Dobutamine Echocardiography
DSE was performed using a standard staged protocol. Dobutamine was infused through a peripheral infusion line intravenously with a mechanical pump starting at dose of 10 mg/kg/min. The dose was increased at 3-min intervals to 20, 30, and 40 mg/kg/min with intravenous atropine up to 2 mg given, if necessary, to augment the heart rate response. Blood pressure and electrocardiogram were monitored continuously. Criteria for terminating the test were achieving a target heart rate response of 85% of the age-predicted maximum, development of wall motion abnormality, angina pectoris, severe ischemic electrocardiographic changes, systolic blood pressure >240 mm Hg, abnormal blood pressure reaction during stress, or significant arrhythmia.
Images were obtained by two experienced echocardiographers with patients in the lateral decubitus position. Standard 2D grayscale images of three standard apical views (four-chamber, two-chamber, and apical long-axis) and parasternal long-axis and parasternal short-axis views at the level of mitral valve, papillary muscles, and apex were acquired at rest, at a dobutamine dose of 20 mg/kg/min, at peak stress, and at recovery 1 min after stress. Per protocol, a cine image of one representative cardiac cycle per stage and view was digitally stored for later offline analysis. To optimize speckle-tracking at high heart rate, images were individually optimized for left ventricular analysis, and the frame rate was increased to achieve at target of 60 to 90 frames/sec without compromising endocardial border detection. Wall motion was analyzed visually by two experienced echocardiographers blinded to the results of other investigations. The operators repeated the evaluation of wall motion abnormalities of 20 random studies at the end of enrollment to assess intra- and interobserver variation.

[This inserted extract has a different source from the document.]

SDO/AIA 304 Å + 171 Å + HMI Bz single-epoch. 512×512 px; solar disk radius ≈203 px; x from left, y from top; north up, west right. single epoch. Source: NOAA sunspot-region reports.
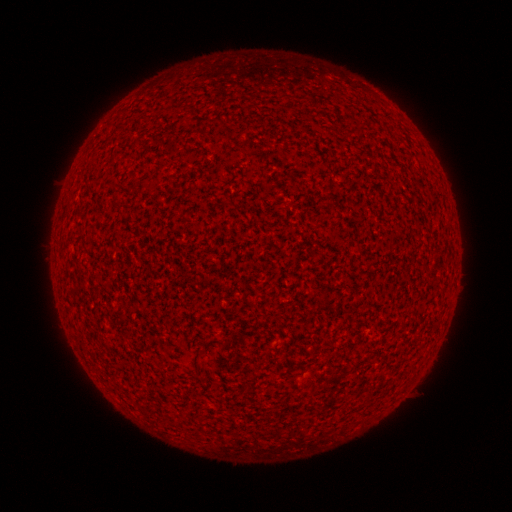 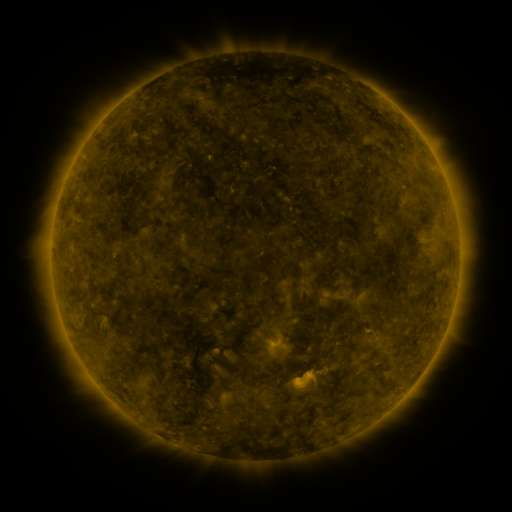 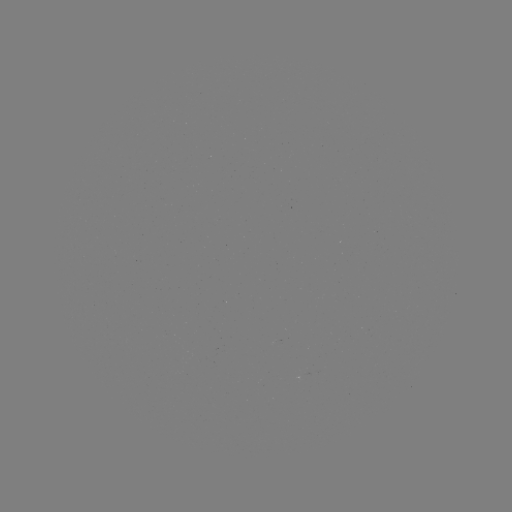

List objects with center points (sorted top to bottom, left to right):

Quantification of strain measurements
Echocardiographic images were obtained prior to coronary angiography. Three uninterrupted cardiac cycles were applied for each of three standard apical (two-, three-, and four-chamber) views and were kept for off-line longitudinal strain analysis, using EchoPAC software (GE Ultrasound). For assessment of longitudinal strain, we recorded standard 2D ultrasound images with a frame rate between 60 and 90 frames per second (fps) from the standard views. The endocardium was manually marked out from selected cineloops of apical view images. A further manual adjustment of the region of interest was applied after visual evaluation. The Full image was excluded if > 2 segments were poorly tracked. Speckle tracking was carried out on all three apical views of rest images and negative global systolic longitudinal strain was estimated. The average of GLS in apical 4, 3, and 2 chamber imaged was used for our analysis.
Statistical Analysis
All statistical analyses were performed using SPSS 21.0 (SPSS Inc, Chicago, Illinois). Continuous variables are expressed as mean ± standard deviation and categorical variables are expressed as counts and %. Diagnostic measures including sensitivity, specificity, positive predictive value (PPV), and negative predictive value (NPV) were calculated. The receiver operating characteristic (ROC) curve analyses were performed to compare the diagnostic performance of myocardial strain at rest and under stress. Pearson’s correlation was used to assess the strength of association among variables. Inter- and intra-observer reproducibility values were evaluated through the intra-class correlation coefficient (ICC). For all analyses, p < 0.05 was considered to be statistically significant.